Texas has a reputation for being tough on crime, but a new poll shows many voters are in favor of going easier on certain criminals in hopes of lowering costs. We talked to Sarah Rumpf with the Right on Crime initiative about what the numbers mean for elected officials.
Dec 9th - 8:05 pm
With just minutes to go before the filing deadline, Republican Congressman Steve Stockman filed the necessary papers to run against Sen. John Cornyn in the Republican primary. Stockman also withdrew his application for his current congressional seat.
It’s a possibility that political pundits have been speculating about for months, after the fight in Washington over defunding the Affordable Care Act. Sen. Cornyn drew fire from the right flank of his party for not following Sen. Ted Cruz’s lead in risking a government shutdown over funding. Even though at least five other Republicans have filed as candidates for the seat, the threat of a high-profile challenger appeared to blow over as the filing deadline approached.

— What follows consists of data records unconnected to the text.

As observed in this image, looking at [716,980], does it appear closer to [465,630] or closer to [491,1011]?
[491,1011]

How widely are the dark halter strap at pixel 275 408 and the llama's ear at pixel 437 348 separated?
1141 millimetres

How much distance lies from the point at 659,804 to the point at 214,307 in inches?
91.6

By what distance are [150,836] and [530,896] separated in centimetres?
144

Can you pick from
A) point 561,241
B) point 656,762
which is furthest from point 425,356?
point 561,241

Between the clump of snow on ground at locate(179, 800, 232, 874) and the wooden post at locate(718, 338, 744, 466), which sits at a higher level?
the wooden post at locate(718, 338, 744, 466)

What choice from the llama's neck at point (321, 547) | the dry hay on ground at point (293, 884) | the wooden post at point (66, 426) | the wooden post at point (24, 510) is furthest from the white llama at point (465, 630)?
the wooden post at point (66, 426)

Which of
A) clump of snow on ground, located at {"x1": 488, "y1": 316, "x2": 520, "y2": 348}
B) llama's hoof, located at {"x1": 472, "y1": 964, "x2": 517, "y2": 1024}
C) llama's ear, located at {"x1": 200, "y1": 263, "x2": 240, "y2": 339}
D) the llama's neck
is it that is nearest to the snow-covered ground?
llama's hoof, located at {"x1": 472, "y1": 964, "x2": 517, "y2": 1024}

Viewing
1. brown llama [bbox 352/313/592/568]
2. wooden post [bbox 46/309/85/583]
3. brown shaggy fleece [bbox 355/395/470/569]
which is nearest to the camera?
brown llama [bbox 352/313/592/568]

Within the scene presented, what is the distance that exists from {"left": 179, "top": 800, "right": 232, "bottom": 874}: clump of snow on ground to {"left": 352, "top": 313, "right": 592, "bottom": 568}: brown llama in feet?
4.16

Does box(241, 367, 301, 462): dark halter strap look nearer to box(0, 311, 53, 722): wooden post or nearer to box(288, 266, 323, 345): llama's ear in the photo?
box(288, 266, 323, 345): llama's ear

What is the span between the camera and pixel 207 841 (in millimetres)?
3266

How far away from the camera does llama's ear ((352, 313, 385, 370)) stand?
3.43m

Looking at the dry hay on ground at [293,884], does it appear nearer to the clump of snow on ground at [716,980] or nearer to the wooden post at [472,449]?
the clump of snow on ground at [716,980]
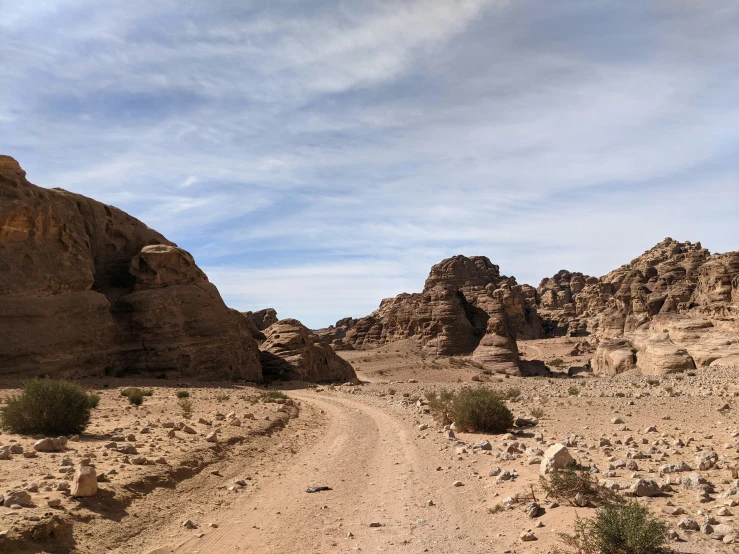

Stockman has drawn publicity in recent years as an instigator, most notably for bringing Ted Nugent to the State of the Union address after the conservative rock guitarist had been investigated by the Secret Service for threatening the president.
Dec 9th - 7:20 pm
In Monday’s Capital Tonight, we checked in on a new state law that makes sure teachers don’t have to check twice, plus we got an update on the first day of testimony over whether Travis County District Attorney Rosemary Lehmberg can keep her job after being arrested for drunk driving earlier this year.
AFTER THE DEADLINE
The campaign filing deadline has come and gone. We spoke to theQuorum Report‘s Harvey Kronberg about who’s safe from a challenger and who could have a fight on their hands.
Plus, we sat down with Republican candidate for comptroller, Rep. Harvey Hilderbran.